30. El Apóstol de las Gentes, como heraldo de esta verdad que hermana a los
hombres en una gran familia, anuncia estas realidades al mundo griego: Sacó
[Dios] de un mismo tronco todo el linaje de los hombres, para que habitase
la vasta extensión de la tierra, fijando el orden de los tiempos y los
limites de la habitación de cada pueblo para que buscasen a Dios (Hech 17,
26-27). Razón por la cual podemos contemplar con admiración del espíritu al
género humano unificado por la unidad de su origen común en Dios, según
aquel texto: Uno el Dios y Padre de todos, el cual está sobre todos y habita
en todos nosotros (Ef 4,6); por la unidad de naturaleza, que consta de
cuerpo material y de alma espiritual e inmortal; por la unidad del fin
próximo de todos y por la misión común que todos tienen que realizar en esta
vida presente; por la unidad de habitación, la tierra, de cuyos bienes todos
los hombres pueden disfrutar por derecho natural, para sustentarse y
adquirir la propia perfección; por la unidad del fin supremo, Dios mismo, al
cual todos deben tender, y por la unidad de los medios para poder conseguir
este supremo fin.
31. Y el mismo Apóstol de las Gentes demuestra la unidad de la familia
humana con aquellas razones por medio de las cuales estamos unidos con el
Hijo de Dios, imagen eterna de Dios invisible, en quien todas las cosas han
sido creadas (Col 1,16); e igualmente con la unidad de la redención, que
Cristo donó a todos los hombres por medio de su acerbísima pasión, cuando
restableció la destruida amistad originaria con Dios y se constituyó
mediador celestial entre Dios y los hombres: porque uno es Dios y uno
también el mediador entre Dios y los hombres, Jesucristo hecho hombre (1Tim
2,5).
32. Y para hacer más íntima y firme esta amistad entre Dios y la humanidad,
el Mediador universal de la salvación y de la paz, en el silencio del
cenáculo, cuando iba ya a realizar el sacrificio supremo de sí mismo,
pronunció aquellas profundas palabras que resuenan a través de los siglos, y
que a las almas carentes de amor y destrozadas por el odio muestran los
heroísmos más altos de la caridad: Este es mi precepto, que os améis los
unos a los otros, como yo os he amado (Jn 15,12) .

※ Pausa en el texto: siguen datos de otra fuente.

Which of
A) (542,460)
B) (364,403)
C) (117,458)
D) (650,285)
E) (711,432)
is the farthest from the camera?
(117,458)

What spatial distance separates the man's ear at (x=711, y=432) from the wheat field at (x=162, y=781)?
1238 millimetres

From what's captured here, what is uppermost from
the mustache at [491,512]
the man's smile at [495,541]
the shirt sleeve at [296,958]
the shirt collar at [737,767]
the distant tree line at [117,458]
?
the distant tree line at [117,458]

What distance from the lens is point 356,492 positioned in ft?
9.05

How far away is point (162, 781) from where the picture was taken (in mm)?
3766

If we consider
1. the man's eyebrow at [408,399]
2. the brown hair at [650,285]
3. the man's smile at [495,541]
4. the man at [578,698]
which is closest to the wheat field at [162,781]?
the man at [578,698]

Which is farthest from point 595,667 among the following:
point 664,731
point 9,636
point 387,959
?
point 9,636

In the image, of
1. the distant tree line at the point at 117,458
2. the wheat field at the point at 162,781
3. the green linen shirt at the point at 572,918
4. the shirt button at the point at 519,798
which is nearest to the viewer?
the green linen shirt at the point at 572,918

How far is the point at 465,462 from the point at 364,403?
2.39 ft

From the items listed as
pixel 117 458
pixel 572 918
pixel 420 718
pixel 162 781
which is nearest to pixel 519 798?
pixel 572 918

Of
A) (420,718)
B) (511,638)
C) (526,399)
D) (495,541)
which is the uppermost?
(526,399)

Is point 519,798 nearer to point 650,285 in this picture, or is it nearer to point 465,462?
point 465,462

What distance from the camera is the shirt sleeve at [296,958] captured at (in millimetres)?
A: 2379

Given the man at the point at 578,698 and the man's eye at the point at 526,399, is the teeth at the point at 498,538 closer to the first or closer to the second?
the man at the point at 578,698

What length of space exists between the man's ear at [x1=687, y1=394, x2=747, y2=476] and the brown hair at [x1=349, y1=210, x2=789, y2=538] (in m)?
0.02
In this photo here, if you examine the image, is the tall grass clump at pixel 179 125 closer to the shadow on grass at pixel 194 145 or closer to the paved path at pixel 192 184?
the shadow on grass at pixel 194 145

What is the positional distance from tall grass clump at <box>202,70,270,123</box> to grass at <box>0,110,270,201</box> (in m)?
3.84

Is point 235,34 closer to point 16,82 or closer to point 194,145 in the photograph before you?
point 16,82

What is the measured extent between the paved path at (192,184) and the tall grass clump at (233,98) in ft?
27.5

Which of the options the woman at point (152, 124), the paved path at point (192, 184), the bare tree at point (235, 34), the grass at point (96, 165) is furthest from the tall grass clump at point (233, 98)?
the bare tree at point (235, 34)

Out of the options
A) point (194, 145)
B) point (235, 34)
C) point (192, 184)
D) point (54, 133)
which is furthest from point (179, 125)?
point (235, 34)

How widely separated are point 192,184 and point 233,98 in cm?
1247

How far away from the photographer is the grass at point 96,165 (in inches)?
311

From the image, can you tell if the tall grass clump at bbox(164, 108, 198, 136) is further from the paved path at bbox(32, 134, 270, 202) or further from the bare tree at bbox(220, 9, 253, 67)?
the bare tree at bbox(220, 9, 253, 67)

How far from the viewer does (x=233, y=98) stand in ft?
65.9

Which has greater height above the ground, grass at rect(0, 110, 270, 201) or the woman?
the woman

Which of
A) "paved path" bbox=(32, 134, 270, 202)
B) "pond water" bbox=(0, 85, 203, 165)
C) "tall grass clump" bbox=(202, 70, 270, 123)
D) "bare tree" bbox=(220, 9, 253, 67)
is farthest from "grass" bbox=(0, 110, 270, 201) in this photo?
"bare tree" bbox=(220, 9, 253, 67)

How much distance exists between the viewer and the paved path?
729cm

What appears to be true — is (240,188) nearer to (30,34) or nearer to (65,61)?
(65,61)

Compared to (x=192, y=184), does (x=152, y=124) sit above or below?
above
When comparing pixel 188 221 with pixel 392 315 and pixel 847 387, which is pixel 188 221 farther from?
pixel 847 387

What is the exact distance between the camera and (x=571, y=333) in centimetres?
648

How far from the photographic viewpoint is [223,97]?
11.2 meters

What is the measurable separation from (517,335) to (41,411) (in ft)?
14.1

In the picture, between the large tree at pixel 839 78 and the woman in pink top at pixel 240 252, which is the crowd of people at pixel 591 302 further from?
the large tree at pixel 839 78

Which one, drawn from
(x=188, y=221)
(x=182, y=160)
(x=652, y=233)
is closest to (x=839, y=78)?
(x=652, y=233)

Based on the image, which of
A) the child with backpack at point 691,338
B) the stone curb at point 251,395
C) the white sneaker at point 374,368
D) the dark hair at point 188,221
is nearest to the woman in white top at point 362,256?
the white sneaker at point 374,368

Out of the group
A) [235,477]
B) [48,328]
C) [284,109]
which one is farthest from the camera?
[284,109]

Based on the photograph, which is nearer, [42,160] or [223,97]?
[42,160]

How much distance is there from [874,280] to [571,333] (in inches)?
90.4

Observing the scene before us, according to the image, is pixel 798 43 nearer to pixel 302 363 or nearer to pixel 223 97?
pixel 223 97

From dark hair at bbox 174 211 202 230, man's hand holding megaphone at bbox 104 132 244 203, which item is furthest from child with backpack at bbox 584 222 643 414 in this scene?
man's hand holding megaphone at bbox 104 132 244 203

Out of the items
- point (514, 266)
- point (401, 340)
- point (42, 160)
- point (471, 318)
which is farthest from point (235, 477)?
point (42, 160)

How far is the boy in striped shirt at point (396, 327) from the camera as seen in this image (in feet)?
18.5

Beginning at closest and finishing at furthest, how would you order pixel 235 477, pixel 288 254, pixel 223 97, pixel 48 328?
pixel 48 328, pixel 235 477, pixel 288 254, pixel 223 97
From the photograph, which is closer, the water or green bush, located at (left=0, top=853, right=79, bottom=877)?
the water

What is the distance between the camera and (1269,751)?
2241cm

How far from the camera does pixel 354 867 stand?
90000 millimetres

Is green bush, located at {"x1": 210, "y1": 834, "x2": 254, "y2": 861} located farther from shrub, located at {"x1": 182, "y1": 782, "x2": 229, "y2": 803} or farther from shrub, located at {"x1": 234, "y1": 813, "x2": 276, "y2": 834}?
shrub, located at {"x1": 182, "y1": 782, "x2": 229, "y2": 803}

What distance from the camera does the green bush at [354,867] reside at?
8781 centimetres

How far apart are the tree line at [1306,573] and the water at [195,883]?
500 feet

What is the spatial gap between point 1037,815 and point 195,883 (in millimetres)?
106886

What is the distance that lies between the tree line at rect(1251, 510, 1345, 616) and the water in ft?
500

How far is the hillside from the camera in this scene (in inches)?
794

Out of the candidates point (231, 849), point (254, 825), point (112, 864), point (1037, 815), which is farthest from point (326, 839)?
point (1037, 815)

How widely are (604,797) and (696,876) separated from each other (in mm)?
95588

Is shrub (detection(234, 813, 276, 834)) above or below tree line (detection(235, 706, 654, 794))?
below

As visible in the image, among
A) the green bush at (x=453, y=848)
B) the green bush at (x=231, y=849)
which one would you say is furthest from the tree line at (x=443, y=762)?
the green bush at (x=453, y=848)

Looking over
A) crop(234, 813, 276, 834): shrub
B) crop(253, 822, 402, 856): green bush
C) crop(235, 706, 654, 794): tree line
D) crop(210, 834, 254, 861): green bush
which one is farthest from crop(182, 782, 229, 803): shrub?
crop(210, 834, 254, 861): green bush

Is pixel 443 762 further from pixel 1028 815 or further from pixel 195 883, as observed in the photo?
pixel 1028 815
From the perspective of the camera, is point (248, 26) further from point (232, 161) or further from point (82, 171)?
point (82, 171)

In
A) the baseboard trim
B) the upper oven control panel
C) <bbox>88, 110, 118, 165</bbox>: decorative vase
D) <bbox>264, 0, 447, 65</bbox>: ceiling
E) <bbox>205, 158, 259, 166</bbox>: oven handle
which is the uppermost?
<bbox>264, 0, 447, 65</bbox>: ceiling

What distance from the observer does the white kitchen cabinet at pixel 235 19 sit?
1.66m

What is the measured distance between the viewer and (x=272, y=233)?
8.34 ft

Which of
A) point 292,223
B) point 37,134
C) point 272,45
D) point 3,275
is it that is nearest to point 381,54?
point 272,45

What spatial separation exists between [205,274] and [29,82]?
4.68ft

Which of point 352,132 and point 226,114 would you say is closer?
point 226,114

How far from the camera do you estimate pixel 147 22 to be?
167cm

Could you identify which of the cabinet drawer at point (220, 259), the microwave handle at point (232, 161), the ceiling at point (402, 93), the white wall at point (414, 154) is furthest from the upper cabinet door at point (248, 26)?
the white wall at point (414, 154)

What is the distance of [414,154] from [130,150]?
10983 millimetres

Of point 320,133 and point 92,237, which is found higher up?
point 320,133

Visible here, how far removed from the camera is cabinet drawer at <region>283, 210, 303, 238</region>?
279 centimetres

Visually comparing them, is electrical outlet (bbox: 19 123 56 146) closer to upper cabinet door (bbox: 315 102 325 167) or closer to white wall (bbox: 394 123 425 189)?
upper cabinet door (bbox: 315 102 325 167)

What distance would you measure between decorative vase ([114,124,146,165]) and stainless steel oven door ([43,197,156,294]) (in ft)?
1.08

33. Estos puntos capitales de la verdad revelada constituyen el fundamento y
el vínculo más estrecho de la unidad común de todos los hombres, reforzados
por el amor de Dios y del Redentor divino, de quien todos reciben la salud
para la edificación del cuerpo de Cristo, hasta que lleguemos todos a la
unidad de la fe, al conocimiento pleno del Hijo de Dios, al estado de hombre
perfecto según la medida de la plenitud de Cristo (cf. Ef 2, 12.13) .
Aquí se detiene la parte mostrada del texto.